Start of DOCUMENT PASSAGE
---
base_model: unsloth/Phi-4-mini-instruct-bnb-4bit
library_name: peft
model_name: n5_label_addition_model
tags:
- base_model:adapter:unsloth/Phi-4-mini-instruct-bnb-4bit
- lora
- sft
- transformers
- trl
- unsloth
licence: license
pipeline_tag: text-generation
license: apache-2.0
datasets:
- UWV/wim-instruct-signaalberichten-to-jsonld-agent-steps
language:
- nl
---


# Phi-4-mini N5 Complaint Categorization Fine-tune

This model is a fine-tuned version of [microsoft/Phi-4-mini-instruct](https://huggingface.co/microsoft/Phi-4-mini-instruct) optimized for categorizing citizen complaints into predefined topic and experience labels, trained on the signaalberichten dataset.

## Model Details

### Model Description

- **Developed by:** UWV InnovatieHub
- **Model type:** Causal Language Model with LoRA fine-tuning
- **Language(s):** Dutch (nl)
End of DOCUMENT PASSAGE
Start of EXTRACTED INFORMATION
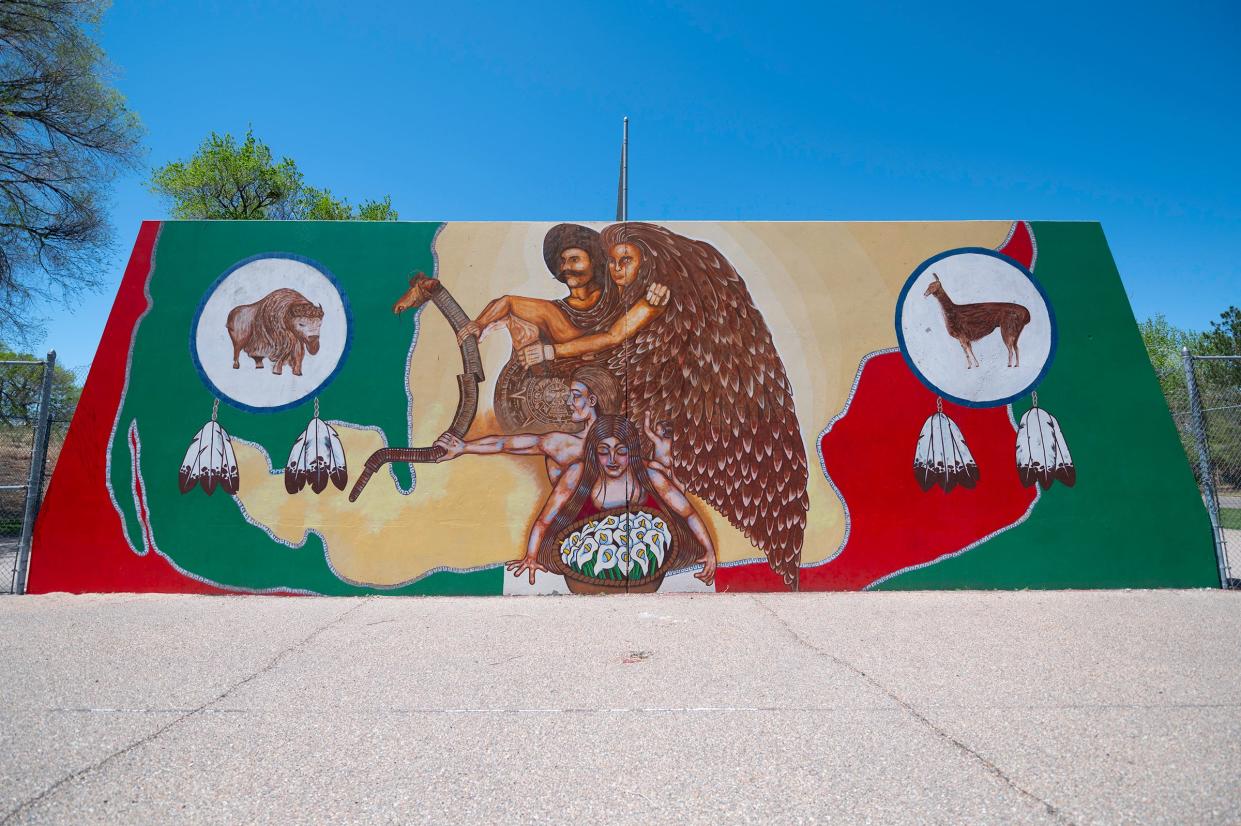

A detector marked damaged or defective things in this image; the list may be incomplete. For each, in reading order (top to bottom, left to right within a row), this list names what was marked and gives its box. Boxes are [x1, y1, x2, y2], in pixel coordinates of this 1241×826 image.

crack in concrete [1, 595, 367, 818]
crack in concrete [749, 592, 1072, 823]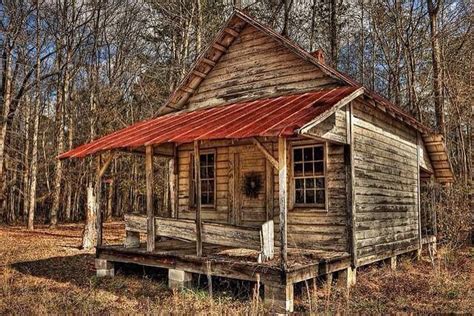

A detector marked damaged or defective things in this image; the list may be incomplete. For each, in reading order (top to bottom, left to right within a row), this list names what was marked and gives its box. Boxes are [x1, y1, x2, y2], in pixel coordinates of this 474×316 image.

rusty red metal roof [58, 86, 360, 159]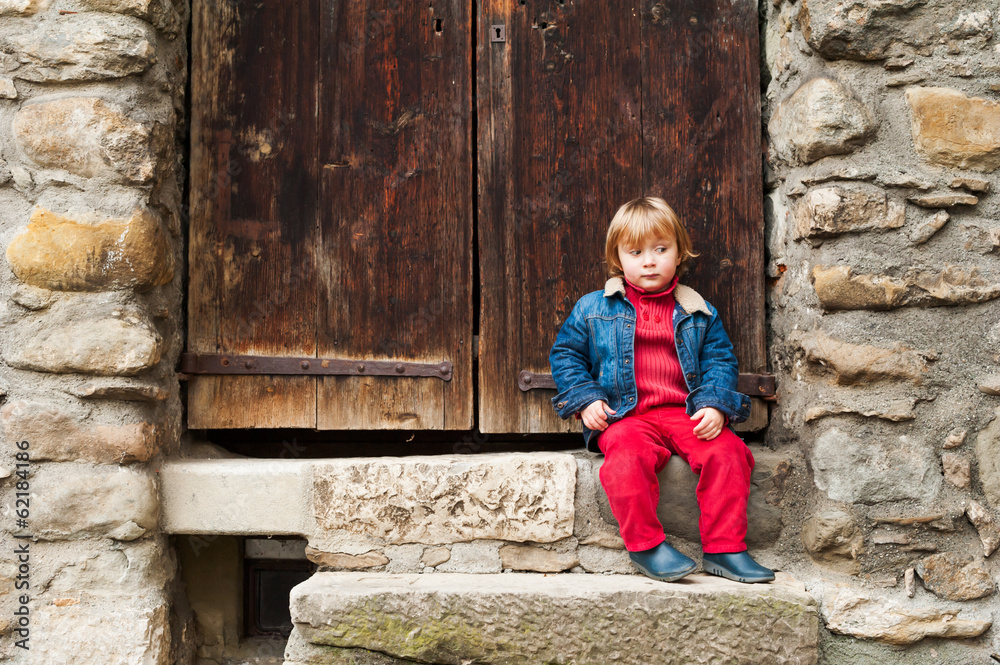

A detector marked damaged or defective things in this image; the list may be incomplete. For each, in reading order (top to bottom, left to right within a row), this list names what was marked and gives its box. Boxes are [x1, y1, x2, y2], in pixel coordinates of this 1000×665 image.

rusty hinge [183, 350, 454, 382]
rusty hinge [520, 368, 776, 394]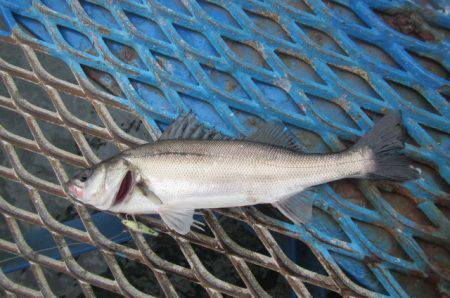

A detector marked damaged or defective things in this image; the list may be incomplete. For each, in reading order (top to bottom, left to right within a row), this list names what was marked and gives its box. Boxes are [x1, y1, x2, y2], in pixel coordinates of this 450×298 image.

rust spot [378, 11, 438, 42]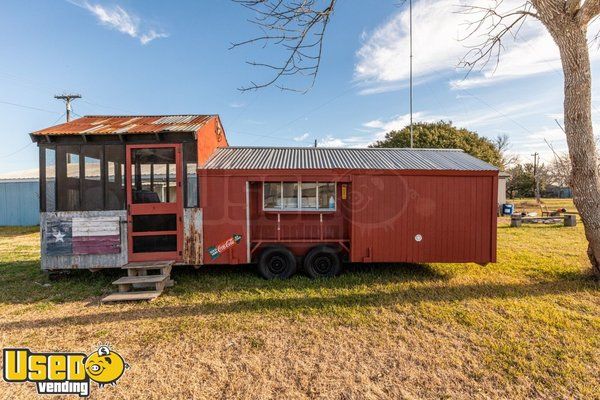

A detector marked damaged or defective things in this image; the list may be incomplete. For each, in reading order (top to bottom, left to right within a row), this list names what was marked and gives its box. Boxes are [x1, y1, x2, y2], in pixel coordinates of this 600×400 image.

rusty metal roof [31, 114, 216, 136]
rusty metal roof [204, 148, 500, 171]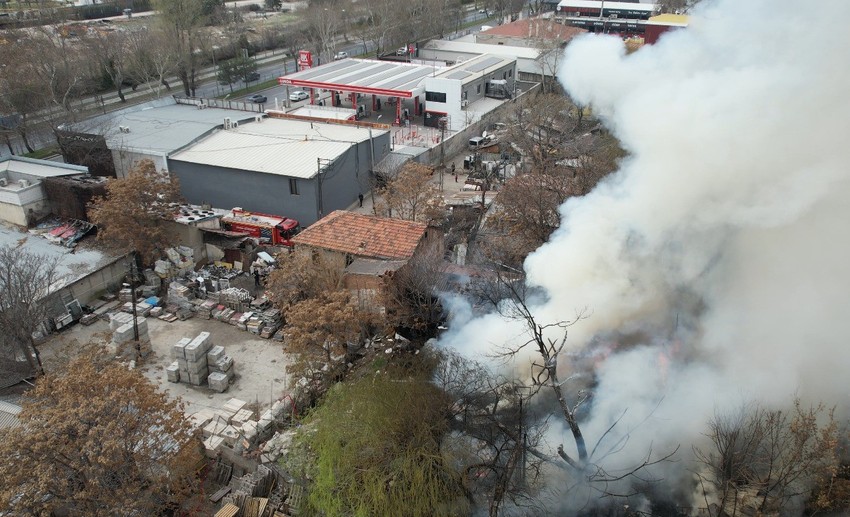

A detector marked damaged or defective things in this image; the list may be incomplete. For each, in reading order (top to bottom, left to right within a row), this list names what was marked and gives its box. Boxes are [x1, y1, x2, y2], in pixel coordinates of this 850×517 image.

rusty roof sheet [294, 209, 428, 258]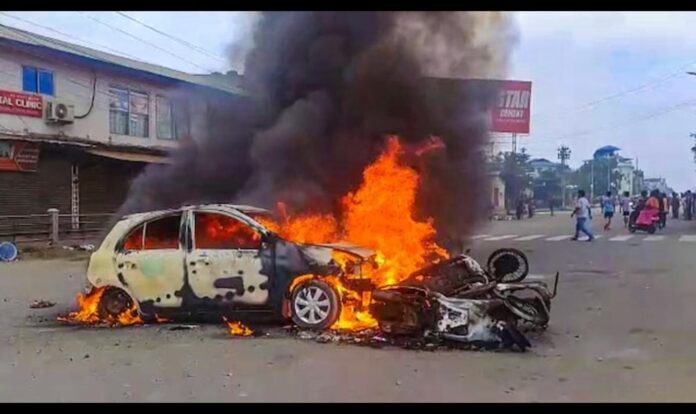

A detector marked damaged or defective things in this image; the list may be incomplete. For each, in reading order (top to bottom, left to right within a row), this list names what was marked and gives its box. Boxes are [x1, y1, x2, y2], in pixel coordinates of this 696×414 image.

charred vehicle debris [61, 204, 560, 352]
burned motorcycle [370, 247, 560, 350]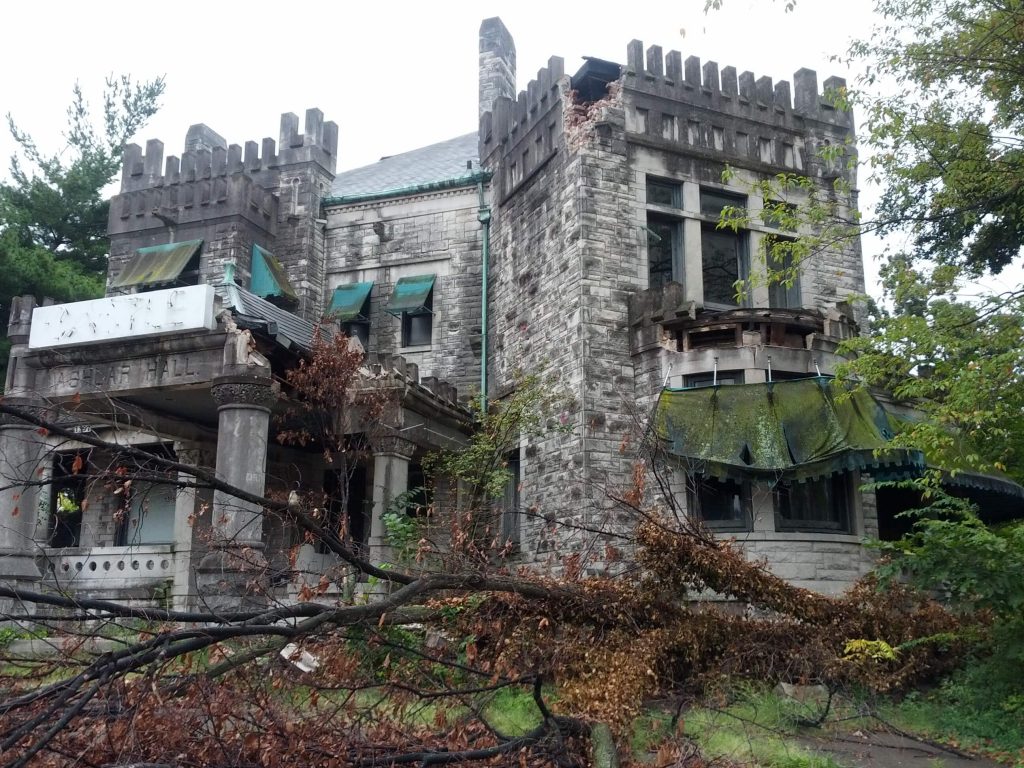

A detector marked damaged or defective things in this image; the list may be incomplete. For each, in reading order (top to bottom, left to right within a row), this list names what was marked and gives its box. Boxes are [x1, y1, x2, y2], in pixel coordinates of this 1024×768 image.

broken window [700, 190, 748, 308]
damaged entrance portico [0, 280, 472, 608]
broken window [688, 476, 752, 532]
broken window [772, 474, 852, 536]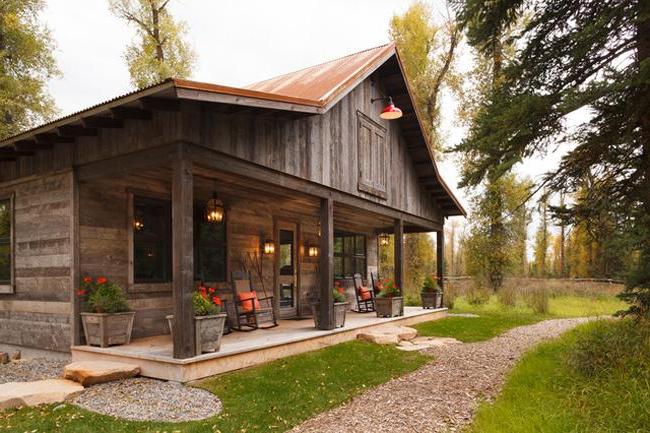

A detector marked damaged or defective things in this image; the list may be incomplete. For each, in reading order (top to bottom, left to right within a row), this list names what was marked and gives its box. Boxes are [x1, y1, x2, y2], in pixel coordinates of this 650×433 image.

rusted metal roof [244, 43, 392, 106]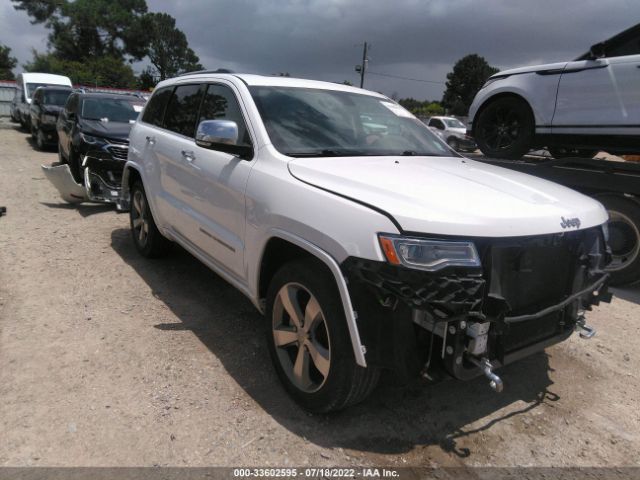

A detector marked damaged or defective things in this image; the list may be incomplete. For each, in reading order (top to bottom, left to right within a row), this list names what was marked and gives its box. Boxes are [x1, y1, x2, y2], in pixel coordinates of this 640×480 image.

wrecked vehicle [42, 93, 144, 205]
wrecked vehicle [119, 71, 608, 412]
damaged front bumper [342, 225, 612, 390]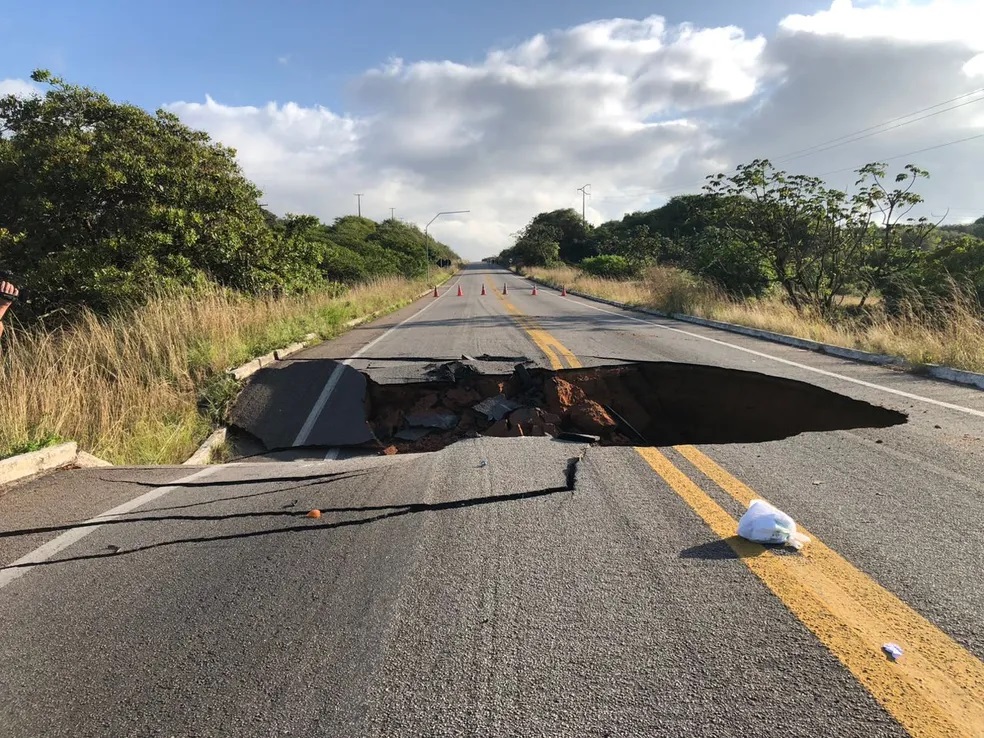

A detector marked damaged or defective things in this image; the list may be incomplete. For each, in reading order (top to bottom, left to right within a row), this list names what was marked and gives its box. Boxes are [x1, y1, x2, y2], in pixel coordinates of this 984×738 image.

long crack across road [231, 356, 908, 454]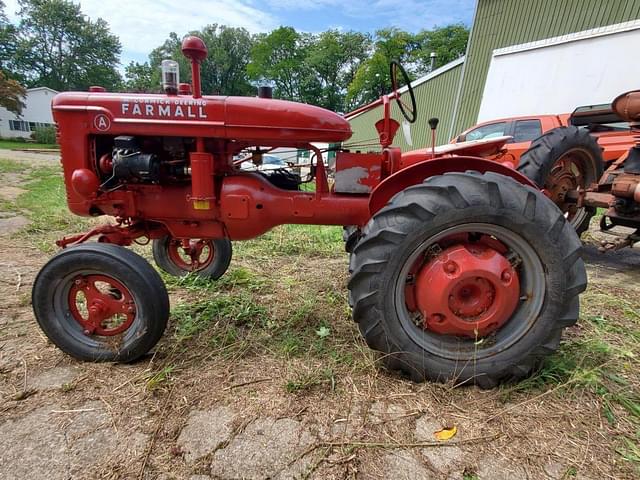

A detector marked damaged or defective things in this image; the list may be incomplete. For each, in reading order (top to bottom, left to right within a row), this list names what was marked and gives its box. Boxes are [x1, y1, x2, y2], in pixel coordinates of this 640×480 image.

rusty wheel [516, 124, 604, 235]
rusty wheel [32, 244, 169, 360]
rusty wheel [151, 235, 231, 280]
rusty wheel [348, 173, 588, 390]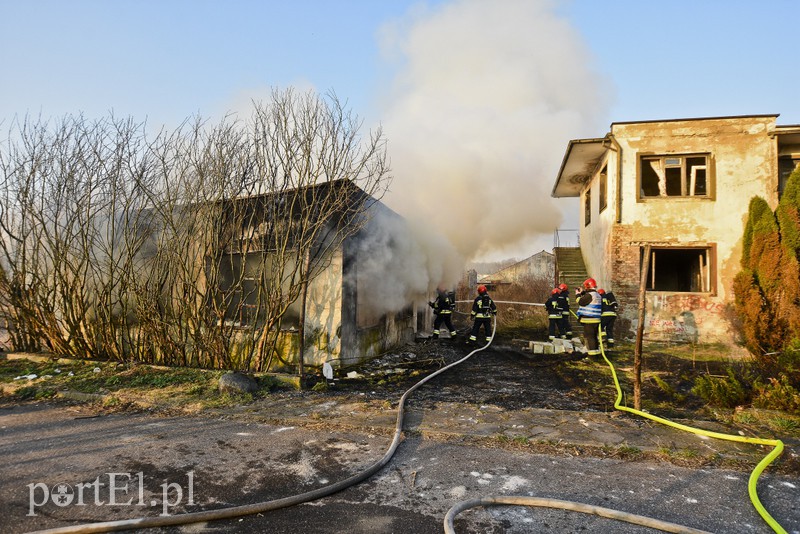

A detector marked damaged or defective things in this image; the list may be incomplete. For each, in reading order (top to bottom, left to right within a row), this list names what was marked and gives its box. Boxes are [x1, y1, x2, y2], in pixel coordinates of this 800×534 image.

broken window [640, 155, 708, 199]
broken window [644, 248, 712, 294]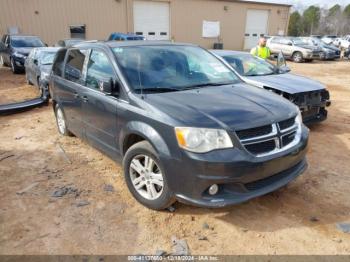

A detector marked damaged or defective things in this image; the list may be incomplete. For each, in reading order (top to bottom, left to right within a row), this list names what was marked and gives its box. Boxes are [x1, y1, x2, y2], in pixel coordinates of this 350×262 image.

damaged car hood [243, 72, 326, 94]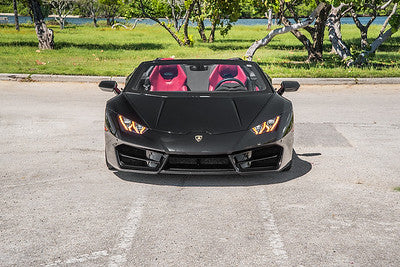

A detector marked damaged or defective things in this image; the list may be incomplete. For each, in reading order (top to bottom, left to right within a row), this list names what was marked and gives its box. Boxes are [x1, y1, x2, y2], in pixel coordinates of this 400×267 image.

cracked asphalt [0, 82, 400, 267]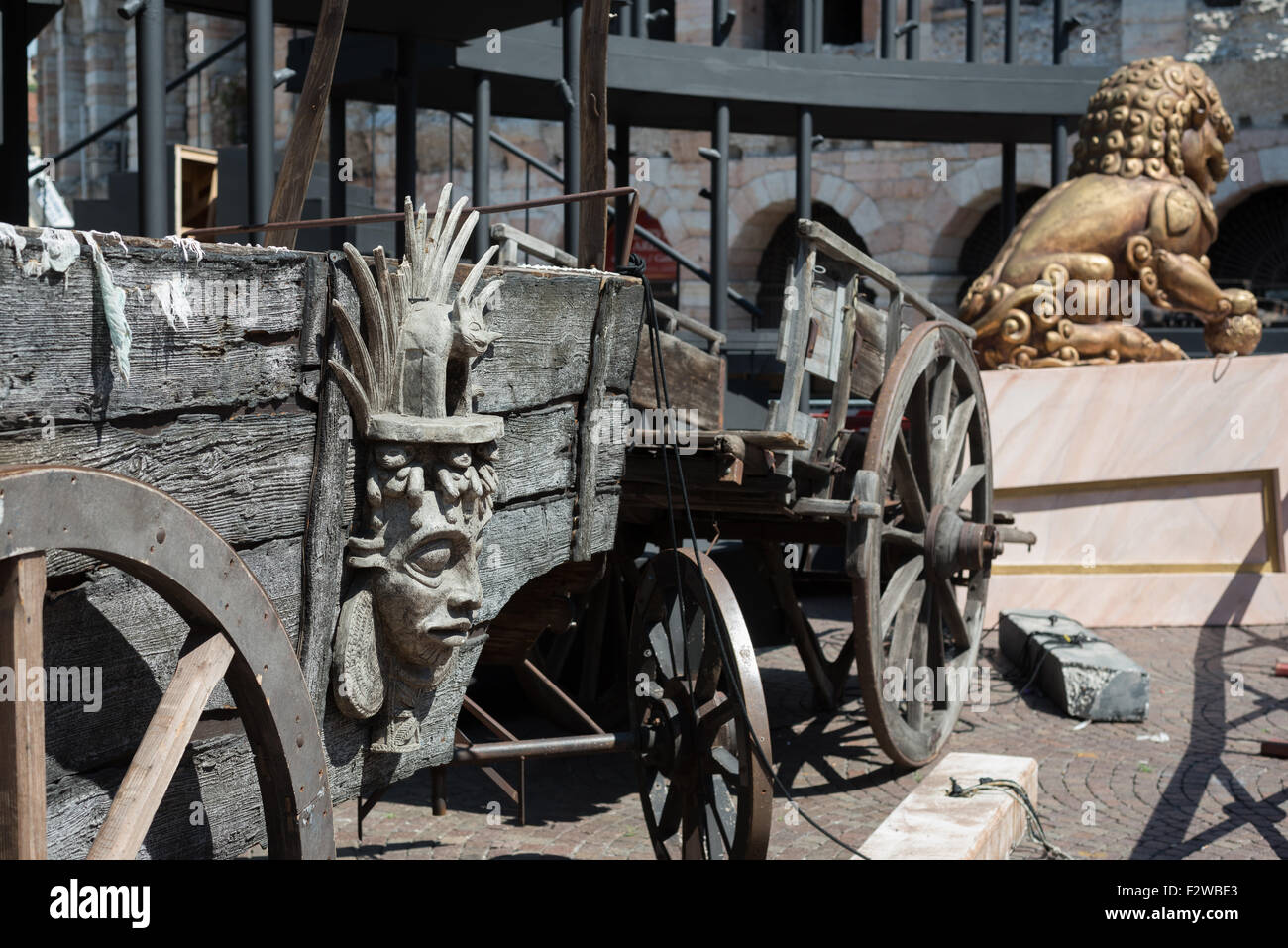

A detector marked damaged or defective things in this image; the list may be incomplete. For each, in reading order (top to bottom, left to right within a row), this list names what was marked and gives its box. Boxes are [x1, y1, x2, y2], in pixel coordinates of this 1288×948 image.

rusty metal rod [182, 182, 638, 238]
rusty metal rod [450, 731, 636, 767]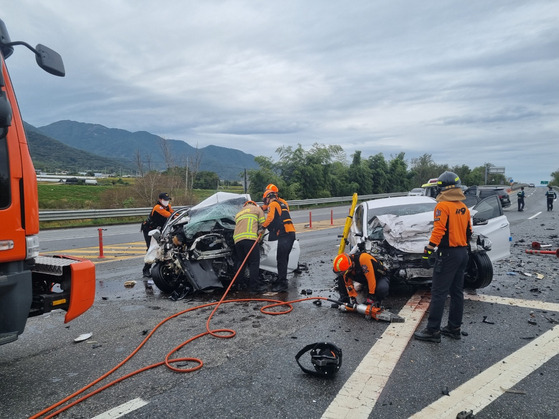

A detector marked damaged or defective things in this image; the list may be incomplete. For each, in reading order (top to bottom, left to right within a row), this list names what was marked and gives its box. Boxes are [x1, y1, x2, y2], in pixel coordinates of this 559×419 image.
End of EXTRACTED INFORMATION
> **DESCRIPTION OF THE TASK**:
Set down, word for word, the part of the model card above starting at "## Model Details" and ending at "- **Language(s):** Dutch (nl)".

> **EXPECTED OUTPUT**:
## Model Details

### Model Description

- **Developed by:** UWV InnovatieHub
- **Model type:** Causal Language Model with LoRA fine-tuning
- **Language(s):** Dutch (nl)